▶ [Dataset records]:
━━━━━━

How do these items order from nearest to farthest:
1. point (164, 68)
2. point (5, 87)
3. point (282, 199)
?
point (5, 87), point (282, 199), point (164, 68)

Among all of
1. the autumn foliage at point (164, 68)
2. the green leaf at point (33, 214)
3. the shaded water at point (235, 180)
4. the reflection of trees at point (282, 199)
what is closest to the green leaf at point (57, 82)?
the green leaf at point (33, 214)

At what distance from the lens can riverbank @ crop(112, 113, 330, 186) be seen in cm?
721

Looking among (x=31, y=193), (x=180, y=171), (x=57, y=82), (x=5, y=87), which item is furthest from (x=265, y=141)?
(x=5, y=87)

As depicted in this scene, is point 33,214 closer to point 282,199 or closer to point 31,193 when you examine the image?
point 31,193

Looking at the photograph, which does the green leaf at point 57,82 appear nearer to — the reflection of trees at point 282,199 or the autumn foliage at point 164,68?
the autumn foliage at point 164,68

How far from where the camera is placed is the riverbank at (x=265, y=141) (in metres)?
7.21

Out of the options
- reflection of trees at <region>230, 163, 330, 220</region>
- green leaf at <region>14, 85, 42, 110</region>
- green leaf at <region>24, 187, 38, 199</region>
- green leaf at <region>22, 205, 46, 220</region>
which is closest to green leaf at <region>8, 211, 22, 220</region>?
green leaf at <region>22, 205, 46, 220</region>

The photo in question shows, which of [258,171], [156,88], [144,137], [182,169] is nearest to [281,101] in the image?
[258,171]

━━━━━━

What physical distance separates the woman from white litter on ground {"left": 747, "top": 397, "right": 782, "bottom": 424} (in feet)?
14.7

━━━━━━

Update everything from the line with "How do these" down to the line with "point (5, 87), point" by changing "nearest" to "closest". Keep every other part of those lines the same.

▶ [Solution to the problem]:
How do these items order from closest to farthest:
1. point (164, 68)
2. point (5, 87)
3. point (282, 199)
?
point (5, 87), point (282, 199), point (164, 68)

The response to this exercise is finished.